Um estranho ambiente, um anacrônico atelier de cartografia. A profissão de copista, há tantos anos extinta, move o protagonista do romance de estreia de Roger Mello, W. Toda sua luta é para se tornar o mais perfeito dos copistas. “Sou copista e não copiador, entende, Elisa? É diferente.” E este aparentemente é o mote de todo romance, um contraponto entre o artista criativo, de fato, e o que apenas se ocupa em copiar estilos e fases artísticas.
Roger Mello fez uma carreira sólida como ilustrador, escritor de livros infantojuvenis, diretor teatral e dramaturgo. Ganhou os mais importantes prêmios da área, mas, inquieto, resolveu migrar para o romance dito adulto, em que o protagonista e narrador, W, numa suposta conversa com seu irmão Egon, conta da vida em torno do pai deles, um dos principais cartógrafos de seu tempo.
A rigor não há um enredo. Tudo se passa no território do inconsciente, do fluxo de consciência. É certo que fala de uma suposta venda de segredos cartográficos por parte do pai, o que o teria levado à morte, mas nem mesmo isso está nos pressupostos da certeza.
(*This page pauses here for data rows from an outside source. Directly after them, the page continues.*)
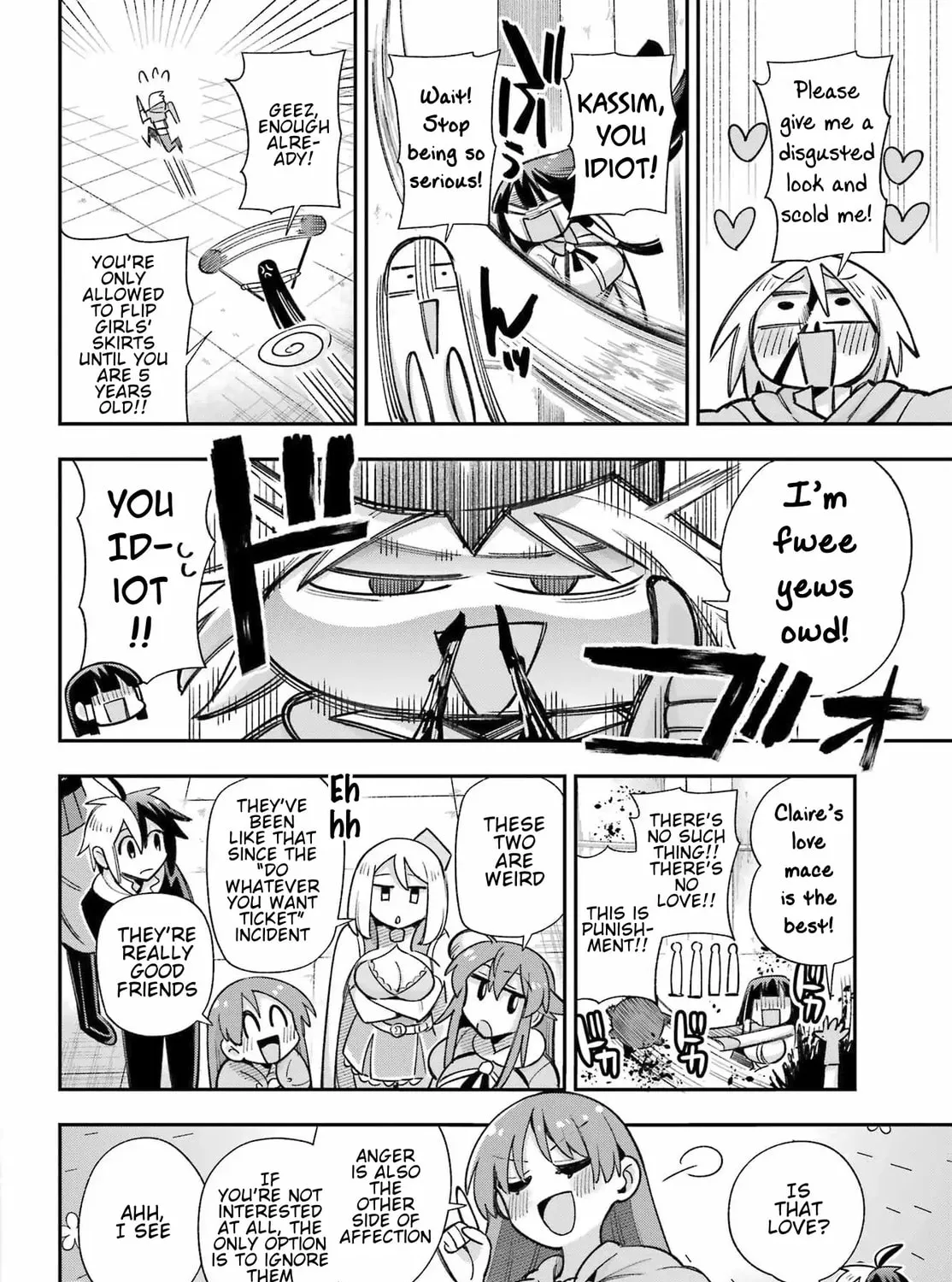 Read Hero Classroom chapter 65.1 image 17 on Lezhin
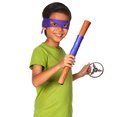 thumbnail image 3 of Teenage Mutant Ninja Turtles Donatello's Spin Attack Role Play Set, 3 of 6
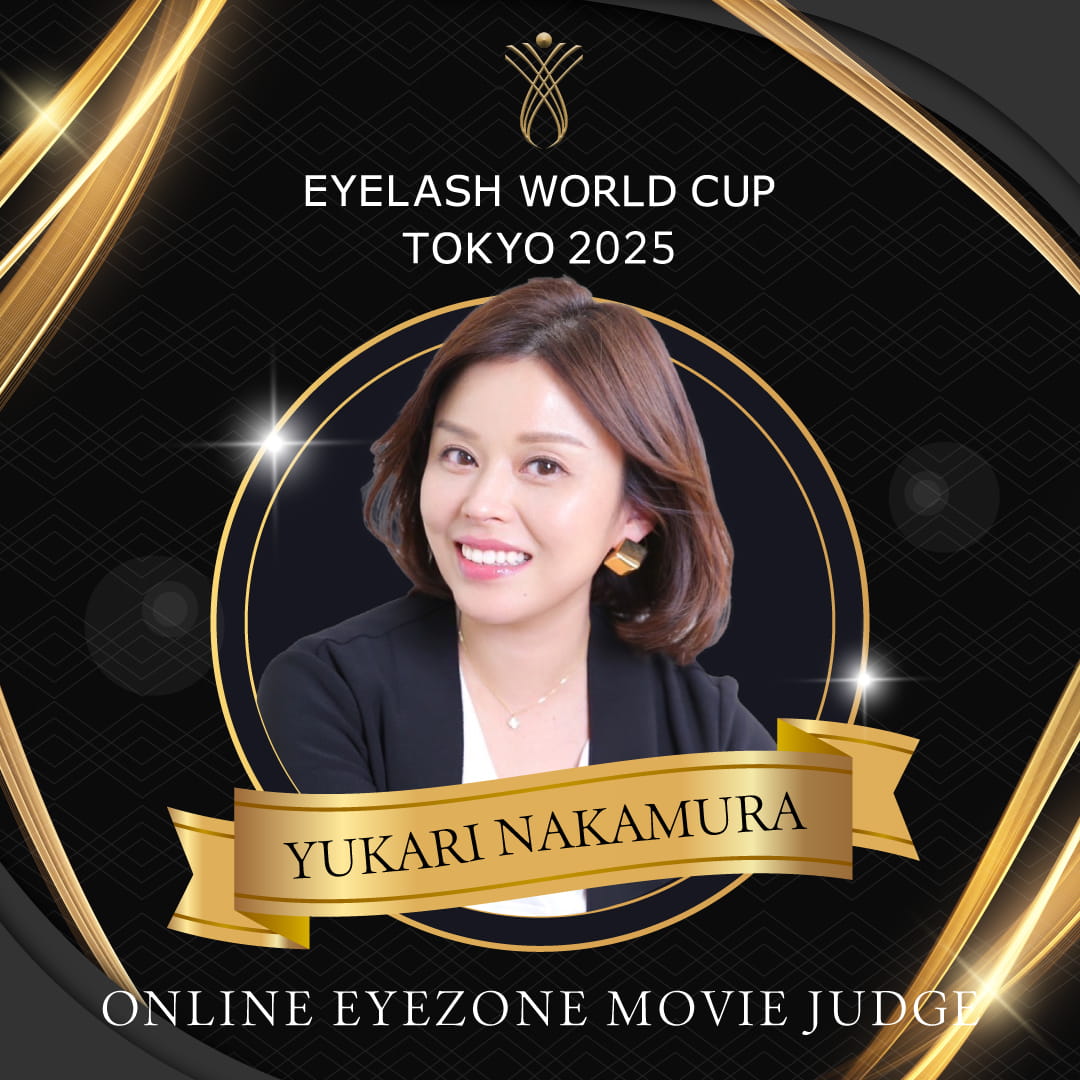 YUKARI NAKAMURA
Também o duelo W e Egon, opostos em quase tudo, Oeste e Leste, pode ser visto como base narrativa, pois isso não se sustenta se temos um único narrador, com brevíssimas passagens de um narrador onisciente.
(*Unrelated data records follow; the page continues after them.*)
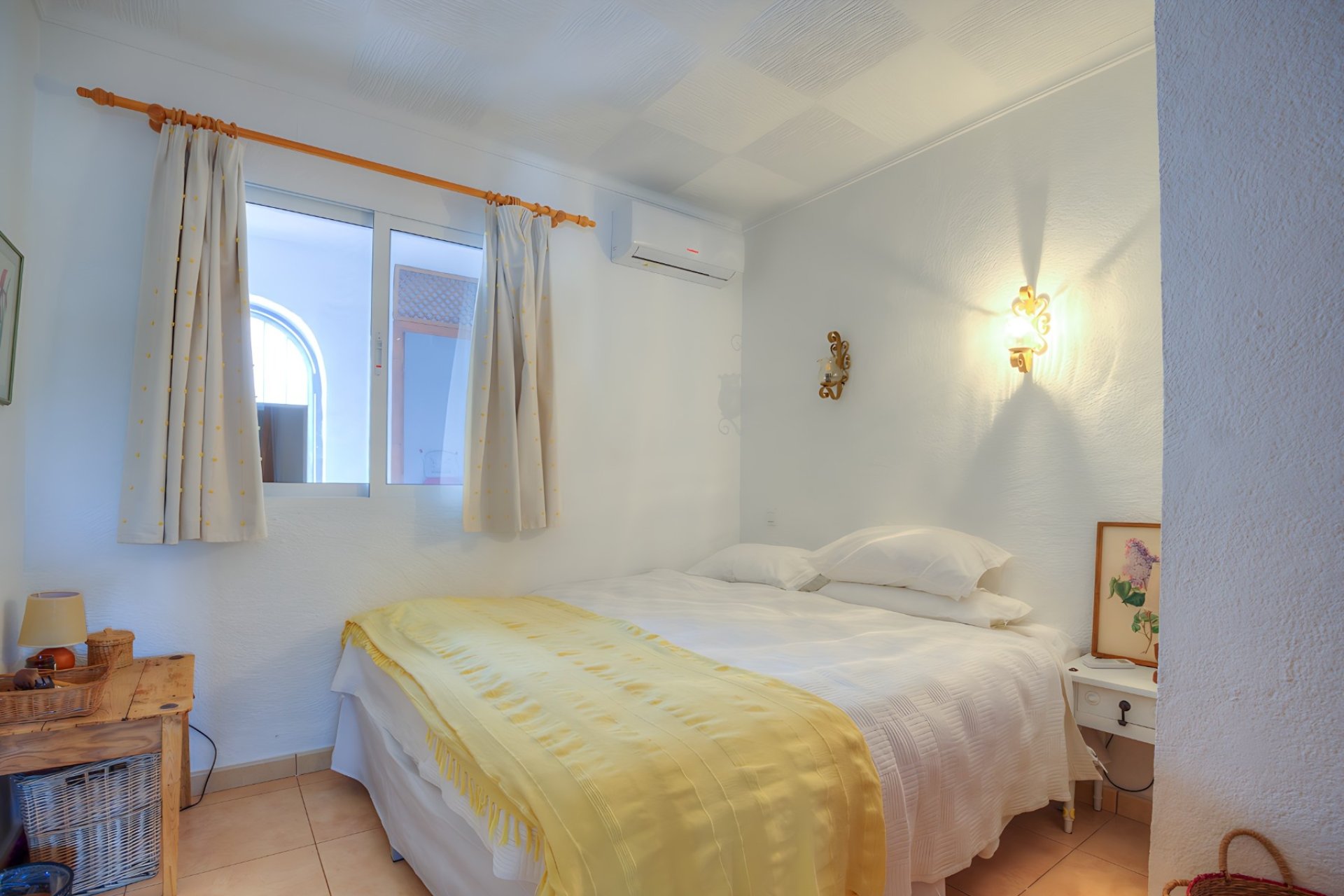 Vente - Appartement - Moraira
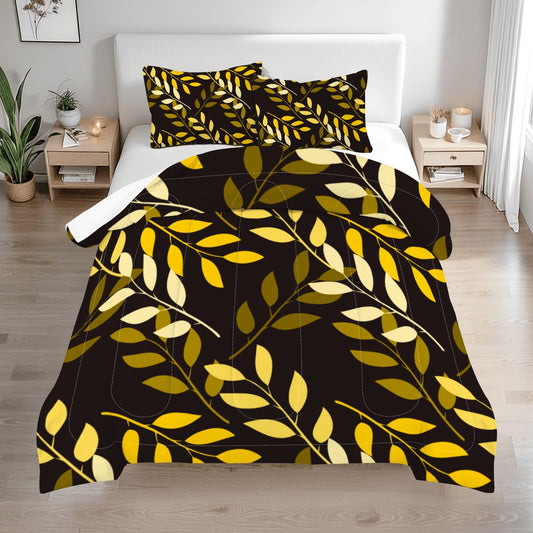 Queen Comforter Set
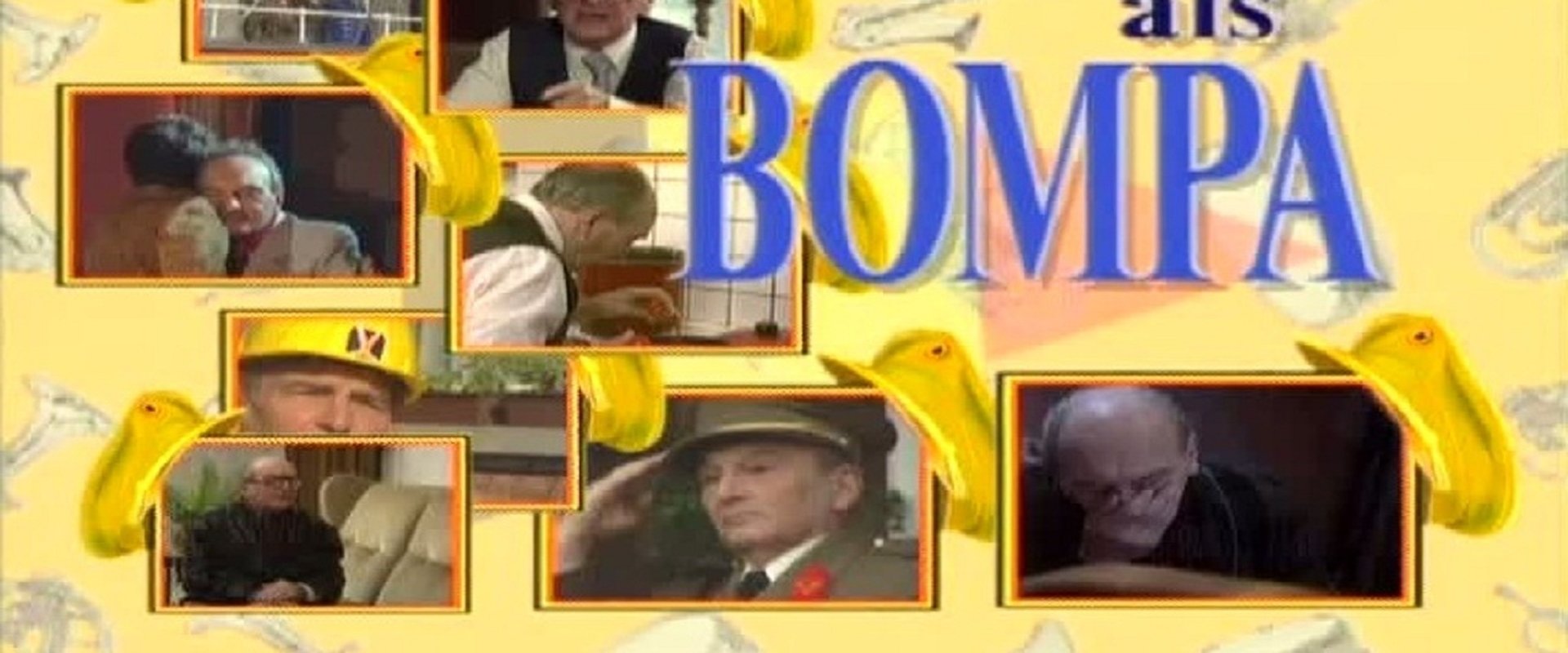 Bompa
Você esquece tão fácil das coisas como eu me lembro naturalmente de tudo. Fui preparado pra lembrar, é simples. Você foi preparado pra esquecer. Somos uma dupla horrível. Não, eu disse horrível, eu não disse uma dupla terrível. É diferente. Somos um monstro também, não vá começar a rir. Somos um monstro feito de duas partes dependentes. Lembra dos monstros simbiontes? Somos eles.
Há ainda um estranho fluxo de tempo, com viagens aéreas e passagens pela moderna Dubai.
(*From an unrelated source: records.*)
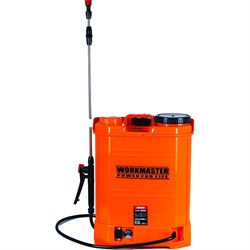 Аккумуляторный опрыскиватель WorkMaster ОА-16Л - фото 16715938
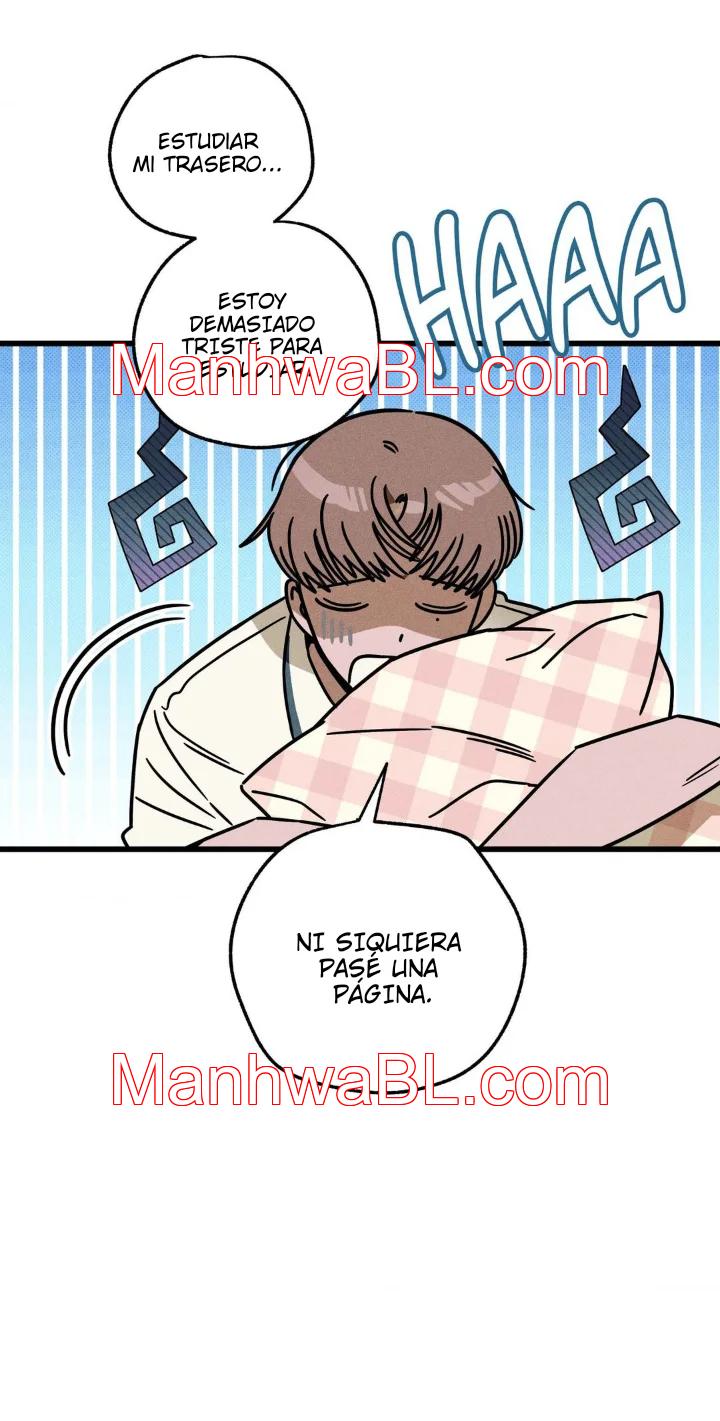 Confesión desde el principio - Capítulo 20 manhwa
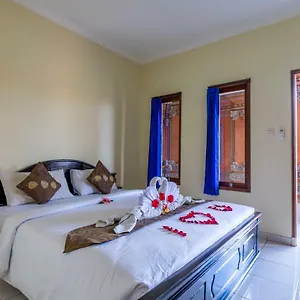 Kacu Ubud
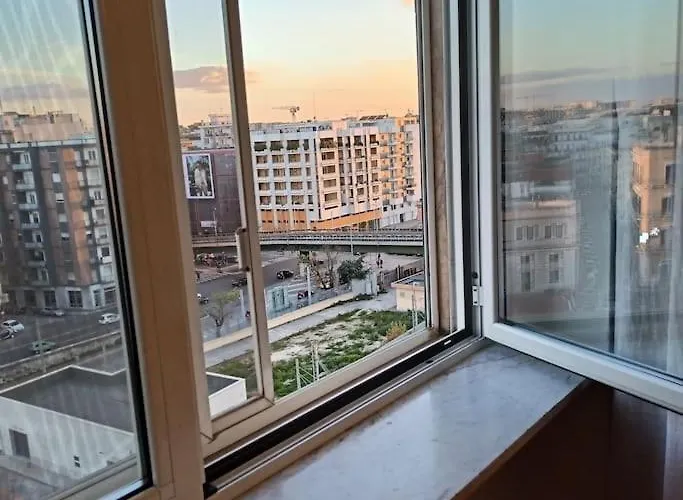 Apartment Cconforthotels Gentile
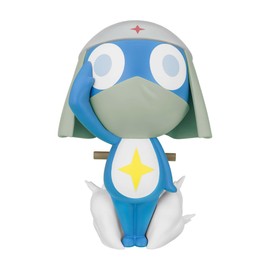 Keroro Gunsoo Okina SOFVIMATES Captain Doro Figure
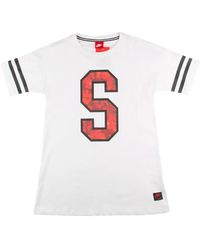 Nike - X City Shanghai T-Shirt - Lyst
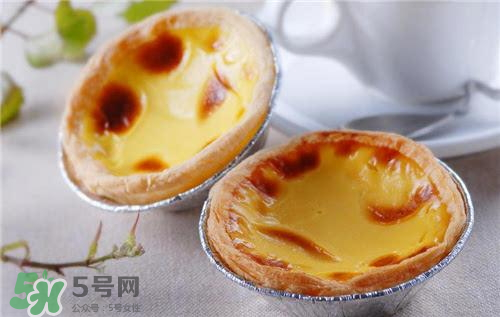蛋撻可以不放淡奶油嗎？蛋撻用什么奶油？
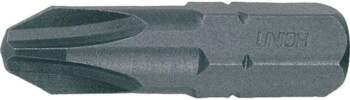 UNIOR Screwdriver bit | Phillips |
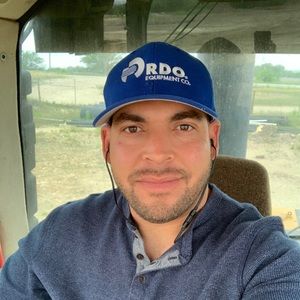 Meet your Posher, Jesse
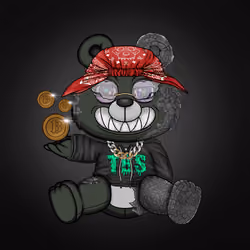 Earth Cub #766
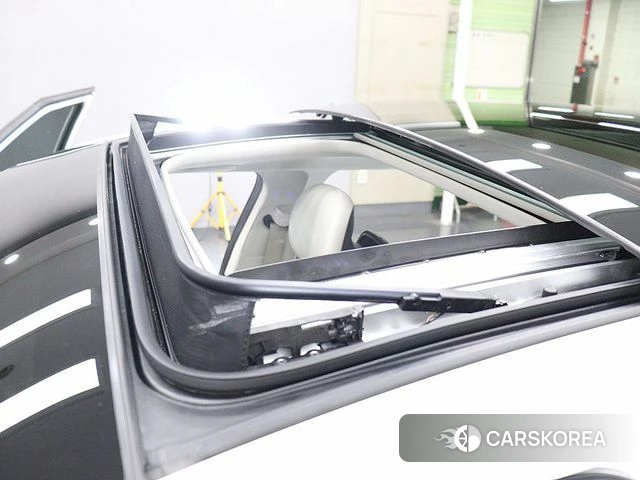 Kia EV6 2021 Белый из Кореи, фото 3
Ao que parece Roger tentou, e conseguiu, criar uma trama múltipla, com várias pontas. A primeira destas pontas, e talvez a principal, estaria no ambiente de mistérios e segredos que cercava o mundo da cartografia, isso na era das grandes navegações. Quebrando este ritual, W tem um mapa tatuado nas costas como forma de contrabandear suas importantes informações, os segredos tidos como de estado.
De uma coisa nenhum de nós dois esquece: os mapas de Portugal são guardados a sete chaves no Armazém, na Casa da Mina. E mesmo um cartógrafo importante como o seu pai sempre foi obrigado a devolver os instrumentos ao sair de lá no fim do dia. E manter segredo sobre as informações dos navegadores.
Contudo isso só nos leva a um homem, W, que se quer anacrônico. Ele trabalha tudo com as mãos, artisticamente, se esmerando em desenhar zéfiros, rosas-dos-ventos, mantícoras, peixes-voadores, monstros pré-diluvianos. Demonstra como se dava a confecção das tintas e dos pergaminhos, e todos os instrumentos de um mundo passado. E neste mesmo ritmo salta para o presente onde tudo isso cheira a mofo, a esquecimento.
Na verdade, W se formaliza como um romance sobre sentidos. Primeiro é o medo de lidar com mistérios, depois o prazer da criação artística, mesmo quando se trabalha com algo utilitário, como os mapas. Seguem-se as sensações dos cheiros das tintas, da textura dos pergaminhos, o desagrado das gorduras impregnadas nas roupas.
Tudo é delírio, no entanto, nada se confirma, nem a existência dos outros personagens, nem mesmo o tempo em que ocorrem as ações. “Se você estivesse aqui, Egon, eu ia olhar pra você e dizer que o seu pai anda mais vivo agora, depois de morto.” Loucura, então? Apesar de ter transposto para o teatro o Elogio da loucura, de Erasmo de Roterdã, Roger não parece aqui disposto a fazer uma apologia à insanidade.
Sua intenção, parece, é estabelecer o fascínio de uma mitologia arcaica, formada pelos atraentes monstros desenhados nos mapas antigos. E daí surge este inquietante personagem, W, profundamente preso ao passado, mas fincado numa modernidade que não o encanta, que não o atrai, amarrado que está em um caminho sem volta. “A primeira vez que saiu de casa, W já não soube mais voltar.”
Numa linguagem que se divide entre o rigor lusitano quinhentista e a urgência dos tempos atuais, Roger Mello cria um romance de leitura tensa, mas divertida, e que deve ser olhado como uma apologia à beleza, mesmo quando se ocupa de monstros e lendas improváveis. Uma literatura escrita com as tintas do lirismo.